◆ **RECORDS TO PROCESS**
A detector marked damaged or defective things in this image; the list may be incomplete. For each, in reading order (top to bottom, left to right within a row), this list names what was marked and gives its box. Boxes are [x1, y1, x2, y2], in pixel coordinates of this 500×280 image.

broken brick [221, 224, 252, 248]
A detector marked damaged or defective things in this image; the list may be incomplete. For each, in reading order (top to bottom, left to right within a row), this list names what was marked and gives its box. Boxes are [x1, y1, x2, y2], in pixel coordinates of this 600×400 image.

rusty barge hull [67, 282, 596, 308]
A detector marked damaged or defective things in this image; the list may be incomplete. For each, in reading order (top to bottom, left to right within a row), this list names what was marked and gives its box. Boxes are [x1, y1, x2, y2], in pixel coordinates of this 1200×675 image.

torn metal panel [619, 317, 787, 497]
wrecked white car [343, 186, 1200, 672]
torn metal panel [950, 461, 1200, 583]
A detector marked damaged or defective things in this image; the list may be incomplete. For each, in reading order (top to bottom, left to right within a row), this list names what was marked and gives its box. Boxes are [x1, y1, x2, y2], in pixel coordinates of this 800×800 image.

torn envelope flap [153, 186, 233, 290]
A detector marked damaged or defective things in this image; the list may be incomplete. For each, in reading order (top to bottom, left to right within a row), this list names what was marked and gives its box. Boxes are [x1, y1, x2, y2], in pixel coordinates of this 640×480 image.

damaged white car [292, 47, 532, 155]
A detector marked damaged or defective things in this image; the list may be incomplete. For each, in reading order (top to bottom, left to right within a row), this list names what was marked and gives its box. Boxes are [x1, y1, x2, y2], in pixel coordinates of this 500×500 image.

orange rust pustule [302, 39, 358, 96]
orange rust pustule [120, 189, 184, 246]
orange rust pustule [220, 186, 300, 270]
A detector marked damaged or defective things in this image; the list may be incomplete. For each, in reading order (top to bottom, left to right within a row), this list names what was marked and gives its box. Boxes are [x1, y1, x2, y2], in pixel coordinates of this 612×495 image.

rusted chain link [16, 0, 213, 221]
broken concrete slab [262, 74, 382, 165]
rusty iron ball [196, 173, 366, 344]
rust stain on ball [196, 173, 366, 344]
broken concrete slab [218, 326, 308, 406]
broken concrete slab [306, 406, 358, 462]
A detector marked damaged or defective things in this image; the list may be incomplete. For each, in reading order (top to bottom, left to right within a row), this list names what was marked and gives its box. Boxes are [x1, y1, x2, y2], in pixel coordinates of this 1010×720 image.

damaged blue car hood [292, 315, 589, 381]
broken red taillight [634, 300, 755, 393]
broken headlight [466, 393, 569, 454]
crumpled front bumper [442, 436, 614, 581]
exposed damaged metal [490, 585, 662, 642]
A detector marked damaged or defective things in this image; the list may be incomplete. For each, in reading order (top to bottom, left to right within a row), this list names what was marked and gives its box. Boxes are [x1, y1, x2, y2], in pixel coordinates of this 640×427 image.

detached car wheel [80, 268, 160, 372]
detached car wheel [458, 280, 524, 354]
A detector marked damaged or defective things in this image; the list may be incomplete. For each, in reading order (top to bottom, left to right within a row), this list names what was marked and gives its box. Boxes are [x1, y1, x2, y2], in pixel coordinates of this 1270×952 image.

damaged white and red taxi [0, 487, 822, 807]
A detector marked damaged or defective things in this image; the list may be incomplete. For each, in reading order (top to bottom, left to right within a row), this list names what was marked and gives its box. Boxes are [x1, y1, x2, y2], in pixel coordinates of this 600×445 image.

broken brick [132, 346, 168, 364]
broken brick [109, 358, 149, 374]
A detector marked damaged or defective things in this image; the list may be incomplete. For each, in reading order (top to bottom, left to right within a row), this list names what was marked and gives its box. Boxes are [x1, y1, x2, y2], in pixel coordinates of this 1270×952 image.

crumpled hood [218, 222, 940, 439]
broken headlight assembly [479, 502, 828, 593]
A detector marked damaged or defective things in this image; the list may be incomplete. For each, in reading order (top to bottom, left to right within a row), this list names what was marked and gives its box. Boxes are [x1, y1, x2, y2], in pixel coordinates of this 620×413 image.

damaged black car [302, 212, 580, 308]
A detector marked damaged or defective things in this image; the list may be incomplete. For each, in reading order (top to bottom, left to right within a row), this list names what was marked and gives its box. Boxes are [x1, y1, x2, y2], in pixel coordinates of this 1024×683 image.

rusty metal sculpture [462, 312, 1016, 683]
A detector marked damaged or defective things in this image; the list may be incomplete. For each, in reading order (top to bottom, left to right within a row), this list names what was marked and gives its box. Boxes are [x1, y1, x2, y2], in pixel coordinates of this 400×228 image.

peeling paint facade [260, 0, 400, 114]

◆ **EXERCISE OBJECTIVE**
Retype the lines from the line containing "this 500×500 image." to the line containing "orange rust pustule [220, 186, 300, 270]", with both of those lines included, reproducing each character unchanged.

◆ **THE REPLY**
A detector marked damaged or defective things in this image; the list may be incomplete. For each, in reading order (top to bottom, left to right within a row), this list names what was marked and gives its box. Boxes are [x1, y1, x2, y2], in pixel coordinates of this 500×500 image.

orange rust pustule [302, 39, 358, 96]
orange rust pustule [120, 189, 184, 246]
orange rust pustule [220, 186, 300, 270]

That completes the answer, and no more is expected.